Shirley is wearing her plaid school uniform with Pocahontas shoes.  She says she seven years old.  She has dark, dark eyes.  She says, "Your eyes are look like Jose," which is quite a compliment.  She has one brother who is nine.  He hates her a lot and loves her a little bit, and she loves him a lot and hates him a little bit.  They fight because he takes her stuff.  His name is Kevin.  Her favorite things are books and computers.  She said a man had a heart attack.  "Hus killed heart killed heat attack?" she asks.  "Where?" I ask back. "On TV," she says.  "What makes you think of that?" I ask.  "I don't know," she says. 
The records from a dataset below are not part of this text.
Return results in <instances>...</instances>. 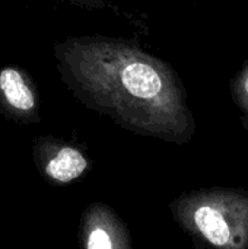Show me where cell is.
<instances>
[{
  "label": "cell",
  "instance_id": "4",
  "mask_svg": "<svg viewBox=\"0 0 248 249\" xmlns=\"http://www.w3.org/2000/svg\"><path fill=\"white\" fill-rule=\"evenodd\" d=\"M0 93L4 102L16 112L29 114L35 109V93L26 74L13 66H4L0 70Z\"/></svg>",
  "mask_w": 248,
  "mask_h": 249
},
{
  "label": "cell",
  "instance_id": "6",
  "mask_svg": "<svg viewBox=\"0 0 248 249\" xmlns=\"http://www.w3.org/2000/svg\"><path fill=\"white\" fill-rule=\"evenodd\" d=\"M231 93L248 127V60L231 80Z\"/></svg>",
  "mask_w": 248,
  "mask_h": 249
},
{
  "label": "cell",
  "instance_id": "5",
  "mask_svg": "<svg viewBox=\"0 0 248 249\" xmlns=\"http://www.w3.org/2000/svg\"><path fill=\"white\" fill-rule=\"evenodd\" d=\"M86 168L88 162L79 150L73 147H63L48 162L47 174L58 182H70L79 178Z\"/></svg>",
  "mask_w": 248,
  "mask_h": 249
},
{
  "label": "cell",
  "instance_id": "2",
  "mask_svg": "<svg viewBox=\"0 0 248 249\" xmlns=\"http://www.w3.org/2000/svg\"><path fill=\"white\" fill-rule=\"evenodd\" d=\"M180 217L216 248L248 249V194H194L180 204Z\"/></svg>",
  "mask_w": 248,
  "mask_h": 249
},
{
  "label": "cell",
  "instance_id": "3",
  "mask_svg": "<svg viewBox=\"0 0 248 249\" xmlns=\"http://www.w3.org/2000/svg\"><path fill=\"white\" fill-rule=\"evenodd\" d=\"M86 249H130L123 225L108 209H96L91 216Z\"/></svg>",
  "mask_w": 248,
  "mask_h": 249
},
{
  "label": "cell",
  "instance_id": "1",
  "mask_svg": "<svg viewBox=\"0 0 248 249\" xmlns=\"http://www.w3.org/2000/svg\"><path fill=\"white\" fill-rule=\"evenodd\" d=\"M54 57L73 93L124 128L171 142L191 137L194 118L178 73L137 42L72 36L56 42Z\"/></svg>",
  "mask_w": 248,
  "mask_h": 249
}]
</instances>
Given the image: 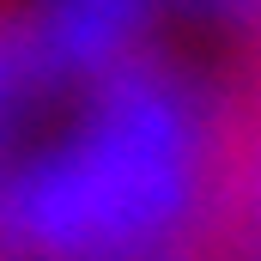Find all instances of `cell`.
Listing matches in <instances>:
<instances>
[{
  "instance_id": "1",
  "label": "cell",
  "mask_w": 261,
  "mask_h": 261,
  "mask_svg": "<svg viewBox=\"0 0 261 261\" xmlns=\"http://www.w3.org/2000/svg\"><path fill=\"white\" fill-rule=\"evenodd\" d=\"M176 195H182V122L164 97L128 91L67 158L43 164L24 182L18 219L43 243L134 237L158 225L176 206Z\"/></svg>"
}]
</instances>
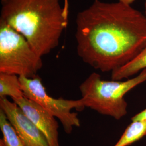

Saturday, September 08, 2012

Ach ick urk yip yap fuck

Waiting on change at the Flower Street Cafe Sports Bar.  I came downtown on the Red Line to get my TB test at the District Office.  I got off at Pershing Square and took the Angel's Flight Funicular up to Grand.  Then I walked down Hill and Broadway and Spring Streets looking for a place to eat.  I looked in on Clifton's Cafeteria.  I liked the interior, sort of a wooded setting, multi-leveled sort of a cheesy Sierra imitation, a foil to the blaring lights and music of the immigrant trade shops.  The food didn't look too good when I cruised the line, so moved on.  Finally I wound up here.  I've read the newspaper now.  Couldn't solve the Twain quip.  I'm having a beer.  There's the subway entrance right on the street.  Thinking of more exploring, a hole in the wall bar like the Golden Gopher or maybe browse a sex shop or something Bukowski-esque, but I still want to look into enlarging my rollercoaster photo.  I have to come back Wed. to get my TB test checked.  I'm s'pos'd to come down to the courts on the 18th for that subpeona, too.  I'd like to check out MOCA on Thursday night.  I didn't take either of the two pictures I saw.  Should I do 'em now before I head back?  I could go for a cup of coffee.  I drank about six glasses of iced tea before my beer.  I have half a joint in my bag.  The waitress and I keep making eye contact.  It flutters my stomach.  I think about Arturo Bandini.  I just ordered another beer.  I have to teach tonight.  Tomorrow I start the aphasia class.  I know very little about aphasia except that it's some kind of language processing disorder.  There's a framed black and white photo of some guys playing golf in their underwear in front of a brick building that says PLAY GOLF FREE while having your suit PRESSED.  What else?  Have to finish this lame '92 page still.  Do the third person page.  Spend an hour with Jim.  What else?  Cowboy coach Barry Switzer was arrested for trying to bring a loaded gun onto an airplane with his baggage.  Duh.  Mac stole a pair of my shorts.  Go go go!  What else?  Ach ick urk yip yap fuck.  I'm glad I came down here the way I did.  Start some kitchen unit tonight.  Got to turn in time card.